Negative thinking and constant worrying can take its toll on our emotional and physical health. Anxiety can sap our emotional strength, leave us feeling restless, can cause stomach aches, muscle tension, headaches and can make it difficult for us to concentrate. It’s also easy for us to take things out on the people closest to us.

It can be a symptom of Generalised Anxiety Disorder (‘GAD’) a common anxiety disorder, which means we get to deal with tension, a general feeling of unease and nervousness. It can also be a source of depression.

There are things we can do to challenge and turn off our anxious thoughts. Write your thoughts down, then make a mental note to pick up your thoughts later. The more you write your thoughts out, the more they will lose their power, or hold over you.

Whether it’s anxiety you deal with, or you’re a worrier, choose a set time during the day and make that your go to time, to work through your worries. During that time, you’re allowed to think about whatever is on your mind, but it is important you make the rest of your day a worry-free zone.

Worrying is a habit that can be broken. We can all train our minds to stay calm so that we look at life from a more balanced perspective.


7 Dec, 2019

2 thoughts on “Challenging anxious thoughts

  1. I never used to worry very much, but nowadays seem to worry more about specific things like finances and our children. I am used to making my own decisions without relying on others, but often decisions are out of my control.

    I know that I need to learn to trust my ability to handle everything that life throws at me and to trust my children’s judgments and that will lead to me worrying less.

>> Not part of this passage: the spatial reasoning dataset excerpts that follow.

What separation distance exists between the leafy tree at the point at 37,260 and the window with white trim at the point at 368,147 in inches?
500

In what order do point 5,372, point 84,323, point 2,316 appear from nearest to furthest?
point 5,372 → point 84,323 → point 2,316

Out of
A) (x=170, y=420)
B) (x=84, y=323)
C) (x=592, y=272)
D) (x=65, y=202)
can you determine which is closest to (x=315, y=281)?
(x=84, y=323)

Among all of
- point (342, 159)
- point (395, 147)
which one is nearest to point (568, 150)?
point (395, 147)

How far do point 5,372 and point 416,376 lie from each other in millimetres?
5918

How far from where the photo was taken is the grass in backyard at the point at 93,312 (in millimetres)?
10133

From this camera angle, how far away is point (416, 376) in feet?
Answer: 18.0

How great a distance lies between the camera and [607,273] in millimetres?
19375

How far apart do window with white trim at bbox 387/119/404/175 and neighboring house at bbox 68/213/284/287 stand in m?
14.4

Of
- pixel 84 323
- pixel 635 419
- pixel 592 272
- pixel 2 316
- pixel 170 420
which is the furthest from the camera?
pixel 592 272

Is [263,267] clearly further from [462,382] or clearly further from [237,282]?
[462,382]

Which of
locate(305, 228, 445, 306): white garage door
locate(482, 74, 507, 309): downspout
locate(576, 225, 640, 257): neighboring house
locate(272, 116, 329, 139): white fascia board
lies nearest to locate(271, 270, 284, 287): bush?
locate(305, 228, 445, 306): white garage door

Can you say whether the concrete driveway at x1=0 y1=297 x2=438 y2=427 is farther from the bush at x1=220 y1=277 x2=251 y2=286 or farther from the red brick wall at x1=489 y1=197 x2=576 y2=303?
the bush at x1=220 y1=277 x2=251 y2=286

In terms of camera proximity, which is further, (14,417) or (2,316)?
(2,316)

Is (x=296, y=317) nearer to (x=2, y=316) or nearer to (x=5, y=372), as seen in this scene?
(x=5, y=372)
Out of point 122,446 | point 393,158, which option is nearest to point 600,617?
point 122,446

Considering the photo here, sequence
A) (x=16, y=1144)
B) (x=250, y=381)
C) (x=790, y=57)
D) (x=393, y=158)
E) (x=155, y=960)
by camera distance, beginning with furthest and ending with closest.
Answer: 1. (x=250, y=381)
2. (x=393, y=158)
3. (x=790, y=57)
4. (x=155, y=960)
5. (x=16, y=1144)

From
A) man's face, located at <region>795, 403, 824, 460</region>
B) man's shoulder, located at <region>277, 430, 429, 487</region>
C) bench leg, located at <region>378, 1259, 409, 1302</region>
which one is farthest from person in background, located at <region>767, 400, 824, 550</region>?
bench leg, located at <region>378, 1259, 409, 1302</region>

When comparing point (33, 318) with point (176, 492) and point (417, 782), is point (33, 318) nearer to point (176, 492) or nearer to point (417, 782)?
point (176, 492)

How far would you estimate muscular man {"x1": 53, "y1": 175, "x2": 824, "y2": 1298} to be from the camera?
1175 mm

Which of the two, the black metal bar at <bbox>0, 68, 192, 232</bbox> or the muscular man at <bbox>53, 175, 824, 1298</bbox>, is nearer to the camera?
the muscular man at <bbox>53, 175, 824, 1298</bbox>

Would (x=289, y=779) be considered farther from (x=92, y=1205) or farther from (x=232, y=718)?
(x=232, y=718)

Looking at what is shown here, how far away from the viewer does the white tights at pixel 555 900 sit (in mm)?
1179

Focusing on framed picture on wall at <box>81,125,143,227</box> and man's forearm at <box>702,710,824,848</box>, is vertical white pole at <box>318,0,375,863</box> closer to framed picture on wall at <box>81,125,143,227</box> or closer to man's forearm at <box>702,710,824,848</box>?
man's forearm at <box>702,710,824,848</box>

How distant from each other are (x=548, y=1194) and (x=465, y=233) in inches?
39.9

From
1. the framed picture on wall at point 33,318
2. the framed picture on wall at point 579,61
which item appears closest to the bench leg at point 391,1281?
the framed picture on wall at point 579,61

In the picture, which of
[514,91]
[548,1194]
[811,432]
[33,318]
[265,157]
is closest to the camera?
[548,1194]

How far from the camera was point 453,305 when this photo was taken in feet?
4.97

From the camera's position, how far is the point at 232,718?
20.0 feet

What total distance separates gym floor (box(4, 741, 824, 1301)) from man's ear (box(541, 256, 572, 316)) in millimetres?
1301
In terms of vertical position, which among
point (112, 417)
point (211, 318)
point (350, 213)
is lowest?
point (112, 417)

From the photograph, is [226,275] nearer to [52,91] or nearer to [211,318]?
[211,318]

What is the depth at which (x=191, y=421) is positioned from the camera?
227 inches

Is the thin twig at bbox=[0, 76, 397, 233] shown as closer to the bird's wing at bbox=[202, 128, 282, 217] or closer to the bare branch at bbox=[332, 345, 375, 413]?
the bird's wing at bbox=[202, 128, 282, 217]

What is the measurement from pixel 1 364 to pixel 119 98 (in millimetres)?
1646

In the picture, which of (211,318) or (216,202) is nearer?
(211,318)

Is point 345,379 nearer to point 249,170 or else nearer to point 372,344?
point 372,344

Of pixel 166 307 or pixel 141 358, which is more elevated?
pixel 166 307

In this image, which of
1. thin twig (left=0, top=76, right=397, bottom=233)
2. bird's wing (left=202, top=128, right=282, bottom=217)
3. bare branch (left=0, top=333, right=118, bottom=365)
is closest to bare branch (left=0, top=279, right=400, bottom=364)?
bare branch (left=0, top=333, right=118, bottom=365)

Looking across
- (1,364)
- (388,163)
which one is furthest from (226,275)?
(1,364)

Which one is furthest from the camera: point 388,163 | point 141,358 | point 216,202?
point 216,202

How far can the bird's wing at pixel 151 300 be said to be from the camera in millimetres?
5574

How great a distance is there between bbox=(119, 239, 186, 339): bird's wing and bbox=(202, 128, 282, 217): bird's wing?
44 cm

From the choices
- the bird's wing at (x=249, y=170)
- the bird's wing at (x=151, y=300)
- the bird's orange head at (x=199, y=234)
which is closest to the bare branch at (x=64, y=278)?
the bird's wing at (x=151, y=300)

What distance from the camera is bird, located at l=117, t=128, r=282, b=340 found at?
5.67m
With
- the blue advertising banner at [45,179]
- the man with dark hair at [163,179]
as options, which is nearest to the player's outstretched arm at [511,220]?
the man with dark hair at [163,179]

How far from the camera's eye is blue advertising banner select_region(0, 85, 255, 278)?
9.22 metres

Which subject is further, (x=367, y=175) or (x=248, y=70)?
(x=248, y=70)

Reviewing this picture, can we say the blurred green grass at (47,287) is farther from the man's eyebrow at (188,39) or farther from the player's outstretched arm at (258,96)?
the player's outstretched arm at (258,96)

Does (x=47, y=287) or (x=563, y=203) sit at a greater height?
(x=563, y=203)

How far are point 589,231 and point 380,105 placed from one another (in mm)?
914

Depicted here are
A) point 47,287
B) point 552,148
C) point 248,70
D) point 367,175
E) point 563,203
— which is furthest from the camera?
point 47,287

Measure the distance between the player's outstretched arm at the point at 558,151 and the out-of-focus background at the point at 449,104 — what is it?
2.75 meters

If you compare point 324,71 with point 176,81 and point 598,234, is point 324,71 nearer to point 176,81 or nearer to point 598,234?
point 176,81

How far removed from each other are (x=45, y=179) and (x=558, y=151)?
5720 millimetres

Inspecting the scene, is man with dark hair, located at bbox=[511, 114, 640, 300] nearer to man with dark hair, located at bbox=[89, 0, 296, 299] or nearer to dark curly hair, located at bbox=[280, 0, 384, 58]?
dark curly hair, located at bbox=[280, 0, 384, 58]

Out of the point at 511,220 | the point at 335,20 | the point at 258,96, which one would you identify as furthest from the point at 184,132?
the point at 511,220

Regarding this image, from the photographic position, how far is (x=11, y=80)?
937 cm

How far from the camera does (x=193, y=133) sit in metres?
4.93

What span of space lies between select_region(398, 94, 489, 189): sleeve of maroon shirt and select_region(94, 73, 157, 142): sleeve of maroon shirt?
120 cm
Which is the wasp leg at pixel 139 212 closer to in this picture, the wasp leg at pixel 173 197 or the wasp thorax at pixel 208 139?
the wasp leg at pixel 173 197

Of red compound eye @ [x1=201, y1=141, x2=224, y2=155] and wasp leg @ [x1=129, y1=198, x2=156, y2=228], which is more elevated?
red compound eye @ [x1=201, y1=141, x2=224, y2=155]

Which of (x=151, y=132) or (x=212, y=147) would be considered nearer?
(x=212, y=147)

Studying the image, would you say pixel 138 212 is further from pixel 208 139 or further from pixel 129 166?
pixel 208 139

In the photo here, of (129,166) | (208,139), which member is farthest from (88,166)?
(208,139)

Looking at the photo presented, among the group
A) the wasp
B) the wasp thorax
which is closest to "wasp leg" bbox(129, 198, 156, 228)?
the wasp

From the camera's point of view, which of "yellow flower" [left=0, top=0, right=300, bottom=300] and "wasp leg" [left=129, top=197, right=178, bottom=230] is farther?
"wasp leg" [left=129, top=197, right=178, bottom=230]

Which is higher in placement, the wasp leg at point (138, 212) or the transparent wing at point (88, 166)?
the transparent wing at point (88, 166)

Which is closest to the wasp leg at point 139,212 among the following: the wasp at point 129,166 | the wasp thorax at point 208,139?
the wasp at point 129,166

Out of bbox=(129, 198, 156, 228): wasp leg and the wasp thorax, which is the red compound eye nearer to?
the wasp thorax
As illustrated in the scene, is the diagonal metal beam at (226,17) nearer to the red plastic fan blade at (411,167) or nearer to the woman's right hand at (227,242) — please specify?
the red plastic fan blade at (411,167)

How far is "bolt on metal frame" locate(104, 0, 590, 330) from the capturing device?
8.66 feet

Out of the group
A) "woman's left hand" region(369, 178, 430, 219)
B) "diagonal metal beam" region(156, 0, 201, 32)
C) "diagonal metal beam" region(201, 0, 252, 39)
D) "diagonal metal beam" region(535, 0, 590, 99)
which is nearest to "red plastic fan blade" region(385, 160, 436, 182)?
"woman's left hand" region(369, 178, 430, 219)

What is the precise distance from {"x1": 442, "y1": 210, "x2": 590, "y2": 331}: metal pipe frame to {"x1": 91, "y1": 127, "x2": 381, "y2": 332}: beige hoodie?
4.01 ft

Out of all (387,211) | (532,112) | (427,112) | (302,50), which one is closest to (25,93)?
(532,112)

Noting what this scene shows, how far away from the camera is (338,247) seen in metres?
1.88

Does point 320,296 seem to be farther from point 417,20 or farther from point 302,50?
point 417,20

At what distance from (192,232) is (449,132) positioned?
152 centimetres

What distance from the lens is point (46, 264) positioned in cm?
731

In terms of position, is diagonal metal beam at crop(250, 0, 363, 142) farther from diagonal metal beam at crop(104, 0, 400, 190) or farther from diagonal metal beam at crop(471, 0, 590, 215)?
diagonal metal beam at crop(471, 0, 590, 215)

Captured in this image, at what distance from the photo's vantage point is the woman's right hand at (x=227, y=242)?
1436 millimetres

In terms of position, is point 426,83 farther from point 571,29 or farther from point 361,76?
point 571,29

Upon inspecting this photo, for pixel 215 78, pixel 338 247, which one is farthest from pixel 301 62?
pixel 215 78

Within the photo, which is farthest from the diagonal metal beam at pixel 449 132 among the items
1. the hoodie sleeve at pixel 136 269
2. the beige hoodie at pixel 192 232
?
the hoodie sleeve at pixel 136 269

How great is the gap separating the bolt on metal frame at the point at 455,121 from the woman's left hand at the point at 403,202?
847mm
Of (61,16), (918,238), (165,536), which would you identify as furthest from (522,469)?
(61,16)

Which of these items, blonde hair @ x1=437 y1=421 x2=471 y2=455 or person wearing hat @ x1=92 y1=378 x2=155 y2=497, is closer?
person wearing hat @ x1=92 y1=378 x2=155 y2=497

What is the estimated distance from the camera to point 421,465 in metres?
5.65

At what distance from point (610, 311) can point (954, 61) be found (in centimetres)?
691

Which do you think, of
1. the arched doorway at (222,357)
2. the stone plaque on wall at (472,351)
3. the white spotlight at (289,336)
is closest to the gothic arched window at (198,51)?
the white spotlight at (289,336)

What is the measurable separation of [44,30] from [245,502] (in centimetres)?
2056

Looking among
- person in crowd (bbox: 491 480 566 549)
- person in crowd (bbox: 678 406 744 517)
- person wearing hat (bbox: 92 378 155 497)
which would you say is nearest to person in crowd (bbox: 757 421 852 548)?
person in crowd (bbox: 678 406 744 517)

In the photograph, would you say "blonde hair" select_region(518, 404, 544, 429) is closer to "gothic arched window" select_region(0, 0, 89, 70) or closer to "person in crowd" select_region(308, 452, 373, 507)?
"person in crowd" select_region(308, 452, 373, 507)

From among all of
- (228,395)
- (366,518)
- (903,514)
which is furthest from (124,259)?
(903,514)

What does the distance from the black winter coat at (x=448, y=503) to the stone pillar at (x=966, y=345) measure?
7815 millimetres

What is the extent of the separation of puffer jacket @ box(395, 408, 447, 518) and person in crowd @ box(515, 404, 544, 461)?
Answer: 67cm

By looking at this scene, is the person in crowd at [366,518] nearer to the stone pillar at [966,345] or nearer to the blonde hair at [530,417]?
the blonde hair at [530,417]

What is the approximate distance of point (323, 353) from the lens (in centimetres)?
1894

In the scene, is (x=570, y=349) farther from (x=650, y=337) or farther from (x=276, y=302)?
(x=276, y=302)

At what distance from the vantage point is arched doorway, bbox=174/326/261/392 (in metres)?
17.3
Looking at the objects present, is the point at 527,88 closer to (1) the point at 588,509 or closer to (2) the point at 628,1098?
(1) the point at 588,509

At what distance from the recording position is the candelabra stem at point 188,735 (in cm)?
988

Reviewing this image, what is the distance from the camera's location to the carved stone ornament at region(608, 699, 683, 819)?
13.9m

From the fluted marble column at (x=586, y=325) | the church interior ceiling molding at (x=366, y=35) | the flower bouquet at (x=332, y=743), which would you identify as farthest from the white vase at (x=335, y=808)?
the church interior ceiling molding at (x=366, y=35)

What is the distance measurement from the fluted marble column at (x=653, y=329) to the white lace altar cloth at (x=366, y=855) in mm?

    1. Thanks. Yes, I think your worrying comes in on the back of what’s going on in society and in the world.

      We all worry more now. The world you grew up in isn’t the world we are in now. That said, with the right foundations in place, children will make the right decisions for them.

      Where it’s easy to be swayed, it’s important to weigh up the situation. Grounded children will always do that.

      Where decisions are out of our control it’s difficult to let go, but we must put our trust in our understanding why it is out of our control.

      Trust is very much the key to everything. The more you can trust, the less anxious you will be.